May 5, 2020 – A new report from the Australian Strategic Policy Institute and the International Cyber Policy Centre detailed the state of rapidly developing “deep fake” technology and its potential to produce propaganda and misleading imagery more easily than ever.

The report, by Australian National University’s Senior Advisor for Public Policy Katherine Mansted and Researcher Hannah Smith, explained the costs of artificial intelligence technology allowing users to falsify or misrepresent existing media, as well as to generate new media entirely.

While audio-visual “cheap fakes” (edited media using tools other than AI) are not a recent phenomenon, the rapid rise of artificial-intelligence-powered technology has seen several means by which nefarious actors can produce misleading material at a staggering pace, four of which were highlighted by the ASPI report.

First, the face swapping method maps the face of one person and superimposes it onto the head of another.

The re-enactment method allows a deep fake creator to use facial tracking to manipulate the facial movements of their desired target. Another method, known as lip-syncing, combines re-enactment with phony audio generation to make it appear as though speakers are saying things they never did.
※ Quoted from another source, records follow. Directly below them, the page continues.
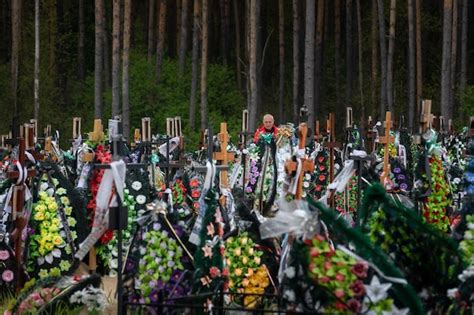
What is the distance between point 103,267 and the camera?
15.0 metres

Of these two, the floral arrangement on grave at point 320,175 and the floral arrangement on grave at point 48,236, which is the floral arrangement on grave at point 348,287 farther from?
the floral arrangement on grave at point 320,175

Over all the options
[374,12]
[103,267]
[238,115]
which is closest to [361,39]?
[374,12]

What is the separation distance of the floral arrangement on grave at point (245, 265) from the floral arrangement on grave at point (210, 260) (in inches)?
35.9

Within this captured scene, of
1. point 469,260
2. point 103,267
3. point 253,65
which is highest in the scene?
point 253,65

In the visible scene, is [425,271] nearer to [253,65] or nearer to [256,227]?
[256,227]

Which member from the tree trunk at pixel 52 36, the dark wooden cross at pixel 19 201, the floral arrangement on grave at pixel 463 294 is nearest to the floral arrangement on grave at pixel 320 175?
the dark wooden cross at pixel 19 201

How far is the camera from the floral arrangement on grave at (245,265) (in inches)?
438

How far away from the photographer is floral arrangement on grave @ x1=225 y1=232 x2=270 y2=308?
11117 millimetres

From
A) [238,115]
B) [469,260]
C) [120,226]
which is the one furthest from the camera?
[238,115]

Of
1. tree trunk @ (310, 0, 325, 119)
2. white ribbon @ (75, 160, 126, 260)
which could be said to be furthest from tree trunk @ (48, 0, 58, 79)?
white ribbon @ (75, 160, 126, 260)

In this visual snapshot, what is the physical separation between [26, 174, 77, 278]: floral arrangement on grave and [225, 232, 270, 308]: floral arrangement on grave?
2.76 m

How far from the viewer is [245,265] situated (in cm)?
1125

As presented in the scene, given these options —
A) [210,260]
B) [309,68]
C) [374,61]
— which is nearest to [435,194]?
[210,260]

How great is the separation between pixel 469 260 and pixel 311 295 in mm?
1631
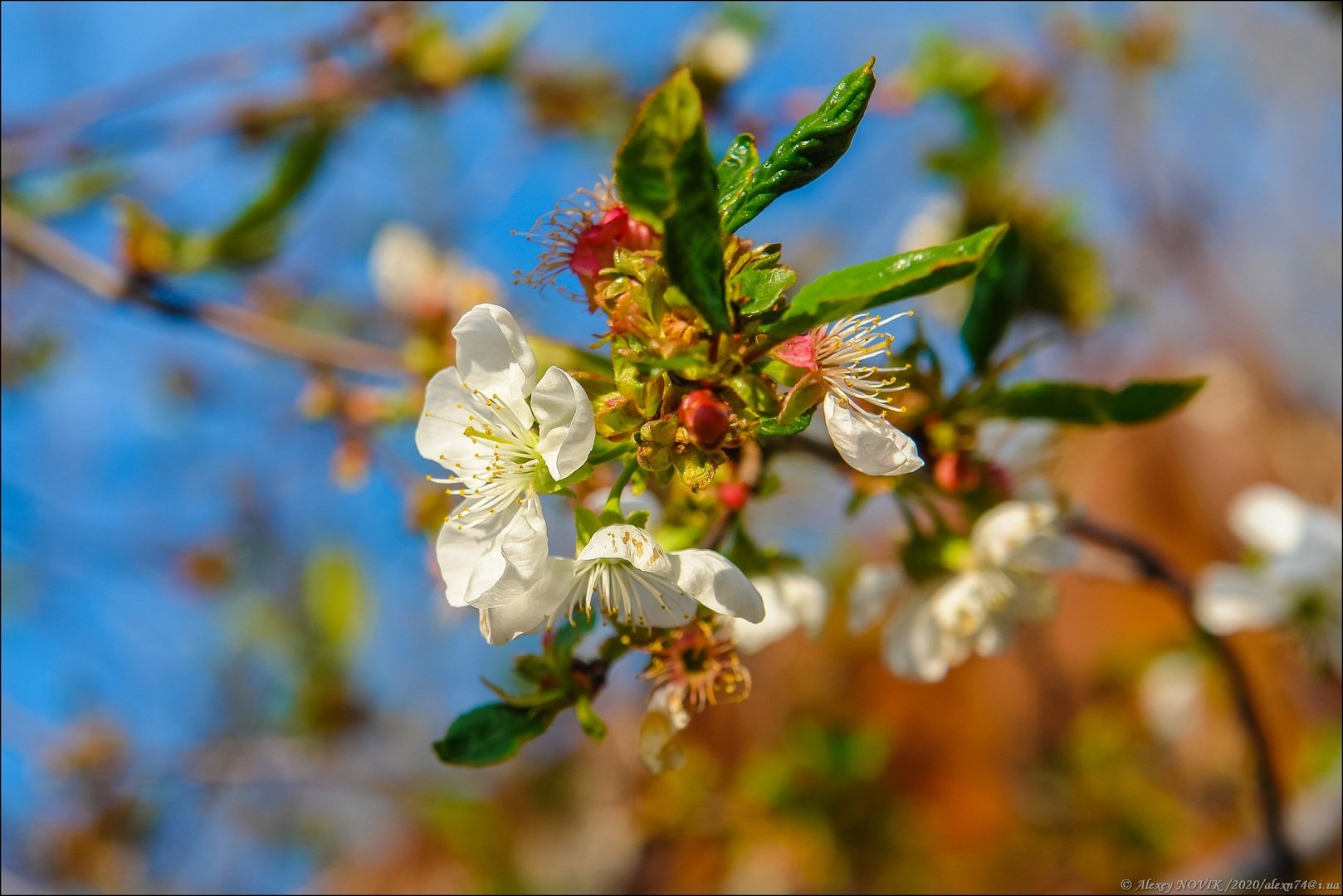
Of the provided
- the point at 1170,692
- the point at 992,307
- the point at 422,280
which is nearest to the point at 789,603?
the point at 992,307

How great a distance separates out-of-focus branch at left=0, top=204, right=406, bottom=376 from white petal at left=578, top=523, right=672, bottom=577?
686mm

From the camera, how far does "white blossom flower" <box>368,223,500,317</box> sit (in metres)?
1.29

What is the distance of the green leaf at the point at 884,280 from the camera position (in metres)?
0.51

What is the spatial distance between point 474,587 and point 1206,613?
1.27 meters

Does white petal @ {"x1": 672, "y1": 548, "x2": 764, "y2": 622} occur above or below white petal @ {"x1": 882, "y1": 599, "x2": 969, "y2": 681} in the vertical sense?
above

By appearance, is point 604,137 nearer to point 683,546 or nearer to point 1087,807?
point 683,546

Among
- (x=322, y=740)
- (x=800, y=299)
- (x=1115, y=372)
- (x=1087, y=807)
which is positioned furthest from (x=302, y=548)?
(x=1115, y=372)

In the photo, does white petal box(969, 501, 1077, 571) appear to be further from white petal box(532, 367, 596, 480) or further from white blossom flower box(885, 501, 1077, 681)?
white petal box(532, 367, 596, 480)

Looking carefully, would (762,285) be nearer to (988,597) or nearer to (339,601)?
(988,597)

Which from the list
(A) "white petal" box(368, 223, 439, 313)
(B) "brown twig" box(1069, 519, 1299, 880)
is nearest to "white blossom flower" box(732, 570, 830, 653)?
(B) "brown twig" box(1069, 519, 1299, 880)

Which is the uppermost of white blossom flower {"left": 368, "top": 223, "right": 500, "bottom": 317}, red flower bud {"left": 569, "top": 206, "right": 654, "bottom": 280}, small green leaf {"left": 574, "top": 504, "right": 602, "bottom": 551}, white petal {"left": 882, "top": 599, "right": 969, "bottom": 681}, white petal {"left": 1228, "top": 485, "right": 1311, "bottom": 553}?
white blossom flower {"left": 368, "top": 223, "right": 500, "bottom": 317}

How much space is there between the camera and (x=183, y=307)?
4.05 ft

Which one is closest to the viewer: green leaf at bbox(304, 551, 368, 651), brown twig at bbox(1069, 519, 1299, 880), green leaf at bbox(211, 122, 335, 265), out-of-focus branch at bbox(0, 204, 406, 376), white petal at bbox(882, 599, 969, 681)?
white petal at bbox(882, 599, 969, 681)

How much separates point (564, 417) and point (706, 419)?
0.35ft
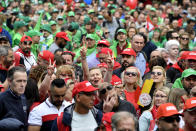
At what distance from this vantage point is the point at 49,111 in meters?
5.30

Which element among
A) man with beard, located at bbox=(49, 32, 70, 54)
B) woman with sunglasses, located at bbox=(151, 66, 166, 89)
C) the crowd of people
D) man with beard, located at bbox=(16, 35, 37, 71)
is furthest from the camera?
man with beard, located at bbox=(49, 32, 70, 54)

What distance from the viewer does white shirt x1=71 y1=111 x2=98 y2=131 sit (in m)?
4.66

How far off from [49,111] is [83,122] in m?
0.77

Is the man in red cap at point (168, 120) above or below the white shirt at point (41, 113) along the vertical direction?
above

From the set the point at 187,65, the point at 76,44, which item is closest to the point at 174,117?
the point at 187,65

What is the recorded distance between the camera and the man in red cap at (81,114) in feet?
15.3

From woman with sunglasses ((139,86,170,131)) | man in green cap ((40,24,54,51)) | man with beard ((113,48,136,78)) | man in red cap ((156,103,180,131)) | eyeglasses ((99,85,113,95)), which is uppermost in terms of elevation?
man in green cap ((40,24,54,51))

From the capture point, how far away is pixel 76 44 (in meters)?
11.5

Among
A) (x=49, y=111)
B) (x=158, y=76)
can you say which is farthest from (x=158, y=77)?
(x=49, y=111)

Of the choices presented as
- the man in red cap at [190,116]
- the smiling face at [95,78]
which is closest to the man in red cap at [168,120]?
the man in red cap at [190,116]

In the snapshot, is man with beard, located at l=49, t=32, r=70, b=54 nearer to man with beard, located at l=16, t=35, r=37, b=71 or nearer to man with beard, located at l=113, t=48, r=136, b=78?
man with beard, located at l=16, t=35, r=37, b=71

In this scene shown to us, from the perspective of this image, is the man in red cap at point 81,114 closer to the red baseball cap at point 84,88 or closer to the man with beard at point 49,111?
the red baseball cap at point 84,88

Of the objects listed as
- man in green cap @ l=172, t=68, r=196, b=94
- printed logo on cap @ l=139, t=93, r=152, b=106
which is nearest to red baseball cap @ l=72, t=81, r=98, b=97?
printed logo on cap @ l=139, t=93, r=152, b=106

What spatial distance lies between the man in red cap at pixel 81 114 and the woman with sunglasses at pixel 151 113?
974mm
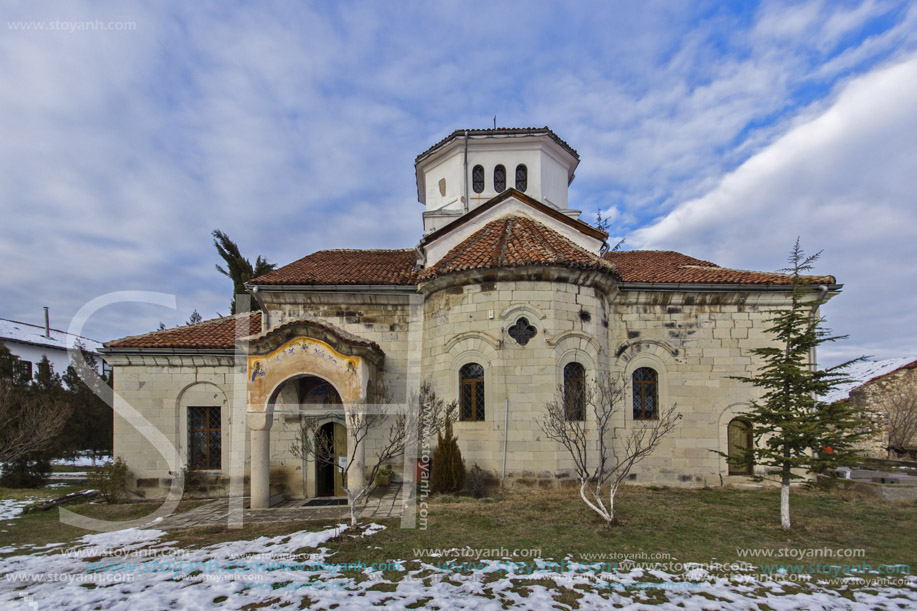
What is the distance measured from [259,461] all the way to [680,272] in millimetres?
11463

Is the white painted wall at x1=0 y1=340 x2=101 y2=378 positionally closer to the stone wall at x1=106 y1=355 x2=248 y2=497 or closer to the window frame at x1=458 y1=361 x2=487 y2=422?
the stone wall at x1=106 y1=355 x2=248 y2=497

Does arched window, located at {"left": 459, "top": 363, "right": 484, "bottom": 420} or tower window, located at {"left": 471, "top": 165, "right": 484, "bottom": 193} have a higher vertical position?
tower window, located at {"left": 471, "top": 165, "right": 484, "bottom": 193}

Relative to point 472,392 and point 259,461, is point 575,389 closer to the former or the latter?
point 472,392

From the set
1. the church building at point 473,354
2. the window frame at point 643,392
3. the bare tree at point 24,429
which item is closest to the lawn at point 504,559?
the church building at point 473,354

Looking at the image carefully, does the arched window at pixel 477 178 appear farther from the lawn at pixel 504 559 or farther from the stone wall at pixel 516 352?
the lawn at pixel 504 559

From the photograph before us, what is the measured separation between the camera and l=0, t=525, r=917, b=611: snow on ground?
4812 mm

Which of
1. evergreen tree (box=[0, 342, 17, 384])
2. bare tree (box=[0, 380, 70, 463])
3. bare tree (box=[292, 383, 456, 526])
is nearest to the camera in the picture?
bare tree (box=[292, 383, 456, 526])

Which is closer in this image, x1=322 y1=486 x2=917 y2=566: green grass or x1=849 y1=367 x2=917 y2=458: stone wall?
x1=322 y1=486 x2=917 y2=566: green grass

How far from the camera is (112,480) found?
10.7 metres

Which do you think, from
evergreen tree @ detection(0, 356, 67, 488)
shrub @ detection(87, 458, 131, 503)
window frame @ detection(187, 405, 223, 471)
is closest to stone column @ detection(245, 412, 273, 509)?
window frame @ detection(187, 405, 223, 471)

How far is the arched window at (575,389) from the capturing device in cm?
990

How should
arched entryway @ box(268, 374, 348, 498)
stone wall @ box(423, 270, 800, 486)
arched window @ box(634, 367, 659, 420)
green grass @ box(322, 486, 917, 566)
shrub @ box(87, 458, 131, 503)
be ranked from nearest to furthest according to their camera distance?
green grass @ box(322, 486, 917, 566)
stone wall @ box(423, 270, 800, 486)
shrub @ box(87, 458, 131, 503)
arched entryway @ box(268, 374, 348, 498)
arched window @ box(634, 367, 659, 420)

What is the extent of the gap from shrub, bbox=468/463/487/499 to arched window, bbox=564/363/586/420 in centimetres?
223

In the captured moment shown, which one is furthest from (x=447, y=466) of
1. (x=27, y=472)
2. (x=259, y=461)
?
(x=27, y=472)
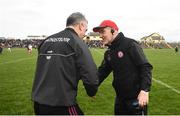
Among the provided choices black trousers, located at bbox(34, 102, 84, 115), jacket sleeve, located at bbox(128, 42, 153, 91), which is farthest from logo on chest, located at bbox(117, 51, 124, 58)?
black trousers, located at bbox(34, 102, 84, 115)

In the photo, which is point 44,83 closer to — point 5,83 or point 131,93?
point 131,93

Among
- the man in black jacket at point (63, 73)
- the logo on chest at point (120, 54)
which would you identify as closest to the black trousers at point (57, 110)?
the man in black jacket at point (63, 73)

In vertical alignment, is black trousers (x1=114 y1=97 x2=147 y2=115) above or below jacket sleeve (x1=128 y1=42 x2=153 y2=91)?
below

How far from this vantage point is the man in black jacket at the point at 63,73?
5.26 meters

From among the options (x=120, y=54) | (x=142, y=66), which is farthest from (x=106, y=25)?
(x=142, y=66)

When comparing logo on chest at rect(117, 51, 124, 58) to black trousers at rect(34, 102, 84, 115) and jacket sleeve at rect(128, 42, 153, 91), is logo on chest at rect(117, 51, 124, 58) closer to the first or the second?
jacket sleeve at rect(128, 42, 153, 91)

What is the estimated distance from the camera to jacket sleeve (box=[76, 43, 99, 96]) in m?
5.23

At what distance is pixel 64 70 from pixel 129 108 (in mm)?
1982

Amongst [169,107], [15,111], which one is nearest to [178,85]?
[169,107]

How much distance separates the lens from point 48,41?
5.49 m

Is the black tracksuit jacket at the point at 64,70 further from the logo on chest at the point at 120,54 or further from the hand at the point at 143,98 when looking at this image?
the logo on chest at the point at 120,54

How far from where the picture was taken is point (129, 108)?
22.5 feet

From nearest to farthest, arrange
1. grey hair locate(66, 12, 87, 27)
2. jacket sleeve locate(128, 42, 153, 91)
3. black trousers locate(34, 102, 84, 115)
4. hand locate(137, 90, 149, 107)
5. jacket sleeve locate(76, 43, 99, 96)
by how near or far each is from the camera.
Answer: jacket sleeve locate(76, 43, 99, 96), black trousers locate(34, 102, 84, 115), grey hair locate(66, 12, 87, 27), hand locate(137, 90, 149, 107), jacket sleeve locate(128, 42, 153, 91)

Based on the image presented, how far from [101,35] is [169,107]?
5955 millimetres
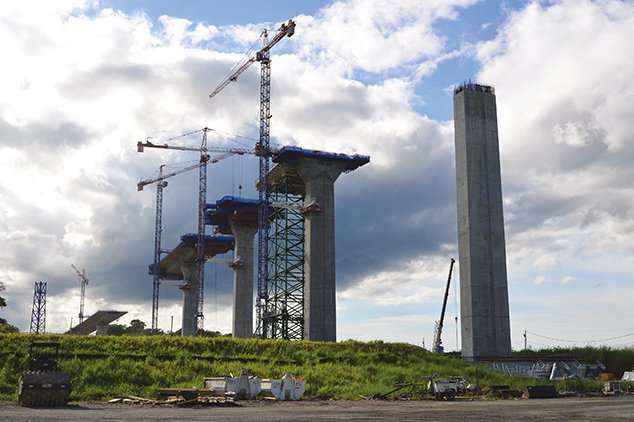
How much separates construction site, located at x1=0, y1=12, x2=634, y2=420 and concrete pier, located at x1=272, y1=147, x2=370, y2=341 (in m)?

Finally, motion transfer technology allows the body movements of one person to control those of another.

An example of face swapping. Source: “Bill Hader impersonates Arnold Schwarzenegger [DeepFake]” Video

This technology creates disastrous possibilities, the report said. When using various deep fake methods in conjunction, one can make it appear as though critical political figures are performing offensive or criminal acts or announcing forthcoming military action in hostile countries.

If deployed in a high-pressure situation where the prompt authentication of such media is not possible, real-life retaliation could occur.

The technology has already caused harm outside of the political arena.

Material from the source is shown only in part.